Completiamo con una miscellanea d’altri versi…
“Scende il buio”: «Freddo come il nero dei vetri nudi,/ liscio come il ghiaccio di una lacrima/ e pauroso per quello che mostra/ Rimango a guardarlo, avvolta».
“L’acqua novembrina”: «Slava le superfici/ lisciate,/ sbrodola gocce calde/ rotonde,/ appannati i vetri su profilo dello sguardo/ E mentre fuori l’ortensia rosa antico/ inscurita s’inginocchia/ e mentre dentro io mi vedo/ foglia verde passita,/ accartocciatasi sul tramonto/ del silenzio».

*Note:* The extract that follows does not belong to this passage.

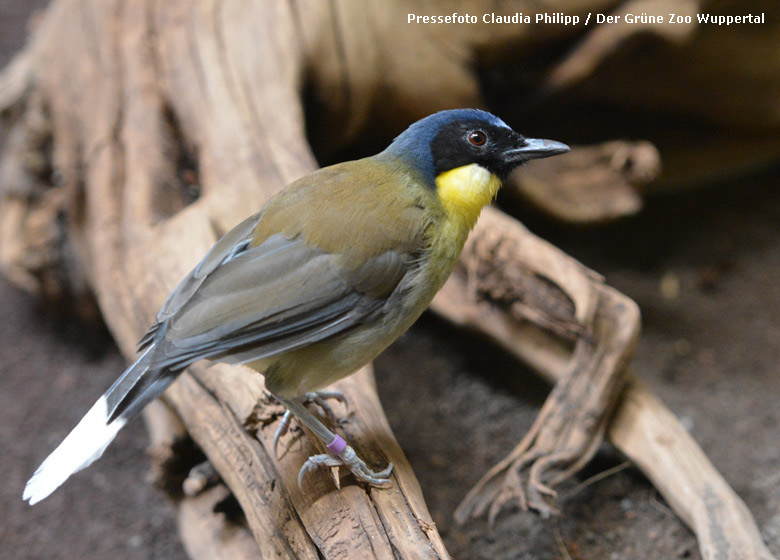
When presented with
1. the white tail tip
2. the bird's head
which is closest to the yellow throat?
the bird's head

“L’ombra di un giorno”: «Il miagolio del calore dei gatti, suona nelle notti/ mentre lontano una voce di donna, grida il suo amore./ A finestre aperte risonanze./ Spiffera, anche il pianto di un bambino». (Virgole che spezzano e insieme dettano il ritmo… “una voce di donna” a gridare “il suo amore”, il cerchio che si chiude, vita nel grembo, madri, mogli, figlie, sorelle… la parte migliore che abita e colora il mondo).

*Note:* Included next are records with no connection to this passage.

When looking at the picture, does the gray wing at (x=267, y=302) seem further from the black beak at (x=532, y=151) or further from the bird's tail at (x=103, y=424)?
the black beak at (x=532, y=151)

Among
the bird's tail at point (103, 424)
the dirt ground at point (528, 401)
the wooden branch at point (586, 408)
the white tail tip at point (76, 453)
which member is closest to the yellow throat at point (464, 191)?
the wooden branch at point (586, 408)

«E vedrò quanto soffri e a mio modo ti consolerò/ perché quando le lacrime ci sono le sento/ e se non so asciugartele/ te le trasformerò in cristalli di neve/ da sciogliere al sole// E non mi dimenticherò mai di chi ho amato,/ anche solo per un verso/ lasciando che questi non si dimentichino mai/ di quell’ode alla vita/ che m’hanno fatto fare/ alla loro conoscenza// E infine uscirò di casa/ per vedere che uscire è rientrare in altro/ di se stessi».